## AIM
Rewrite the part of the entries that opens with the line containing "In this image, how" and runs through the end of the entries, requests included and pictures left out. Multiply every distance in the answers by 2.35, rounding to whole numbers with halves going up.

## DATA EXCERPTS
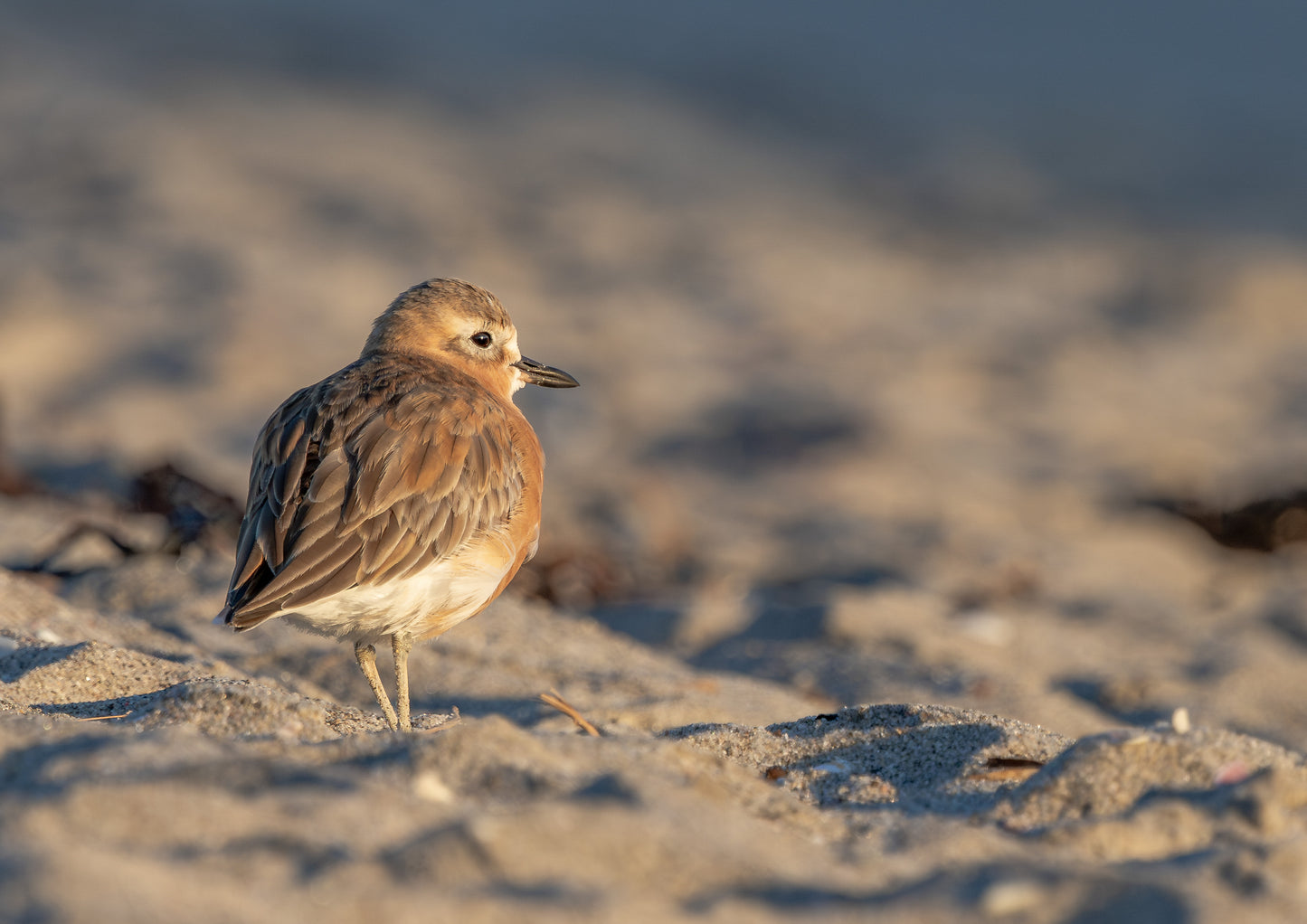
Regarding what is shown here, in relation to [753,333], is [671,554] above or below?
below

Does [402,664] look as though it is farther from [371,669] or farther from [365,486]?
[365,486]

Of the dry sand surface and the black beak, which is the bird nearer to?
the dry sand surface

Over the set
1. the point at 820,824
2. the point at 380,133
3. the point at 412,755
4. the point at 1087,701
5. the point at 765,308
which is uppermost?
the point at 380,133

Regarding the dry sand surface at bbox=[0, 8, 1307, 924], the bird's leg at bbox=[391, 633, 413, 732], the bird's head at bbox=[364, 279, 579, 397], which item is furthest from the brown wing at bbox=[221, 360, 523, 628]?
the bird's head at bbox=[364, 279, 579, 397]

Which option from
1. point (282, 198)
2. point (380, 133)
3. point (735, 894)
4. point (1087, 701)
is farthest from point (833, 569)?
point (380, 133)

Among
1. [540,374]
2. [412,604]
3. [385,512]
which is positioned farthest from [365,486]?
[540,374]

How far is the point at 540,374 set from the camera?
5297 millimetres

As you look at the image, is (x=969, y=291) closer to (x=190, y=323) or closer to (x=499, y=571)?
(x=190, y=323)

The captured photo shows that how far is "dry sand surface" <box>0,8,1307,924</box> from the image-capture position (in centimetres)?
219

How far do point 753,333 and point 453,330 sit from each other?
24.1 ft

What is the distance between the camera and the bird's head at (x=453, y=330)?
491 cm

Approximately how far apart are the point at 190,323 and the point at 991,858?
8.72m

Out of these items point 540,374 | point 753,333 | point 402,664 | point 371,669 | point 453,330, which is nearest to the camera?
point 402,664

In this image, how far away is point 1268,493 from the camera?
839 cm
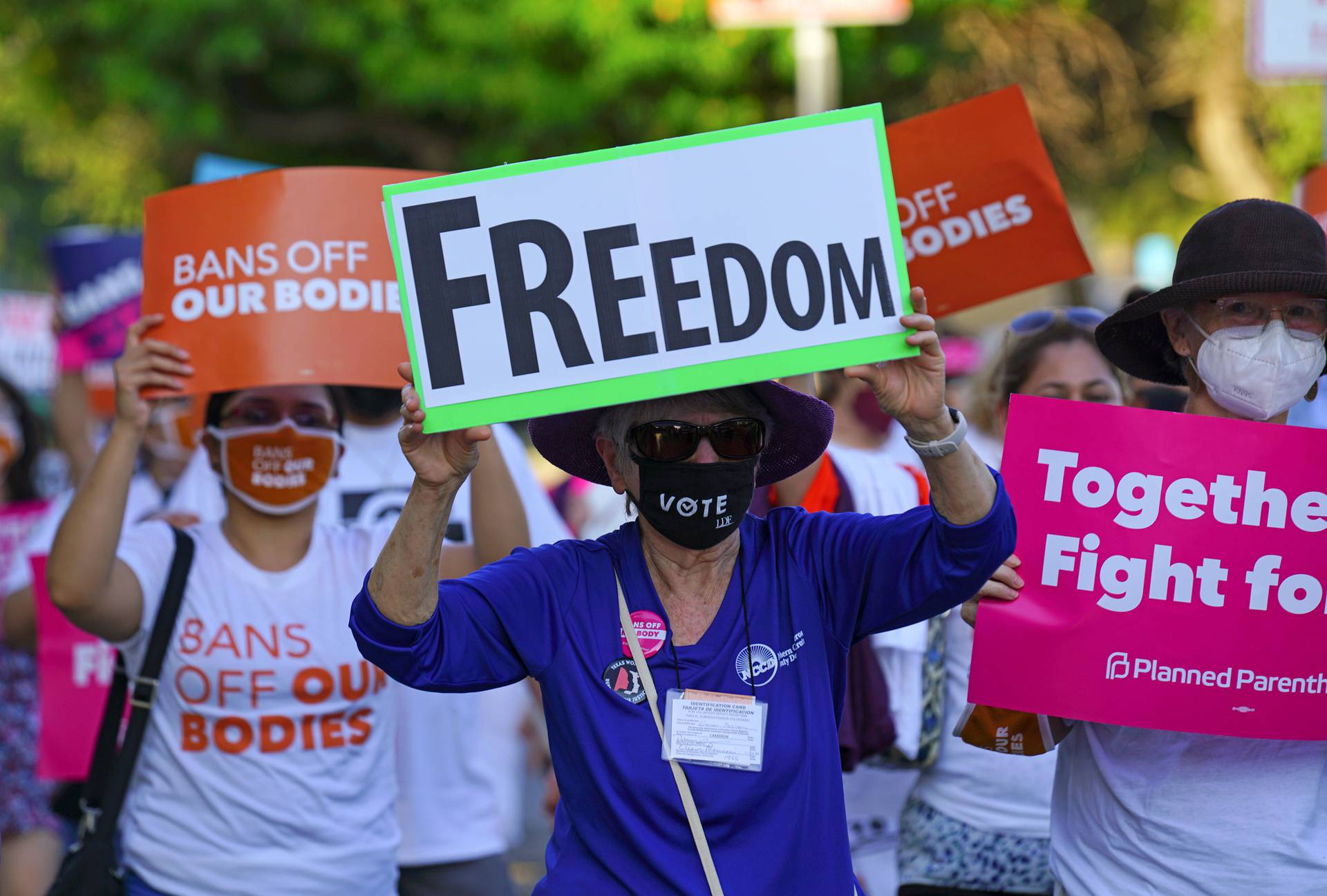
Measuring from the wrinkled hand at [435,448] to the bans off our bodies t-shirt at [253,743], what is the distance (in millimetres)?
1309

## SOLUTION TO THIS EXERCISE
In this image, how far away is point 1268,493 from the camera?
1972 cm
Measuring from the wrinkled hand at [435,448] to the bans off our bodies t-shirt at [253,743], what is the distance (in millimetres)?
3076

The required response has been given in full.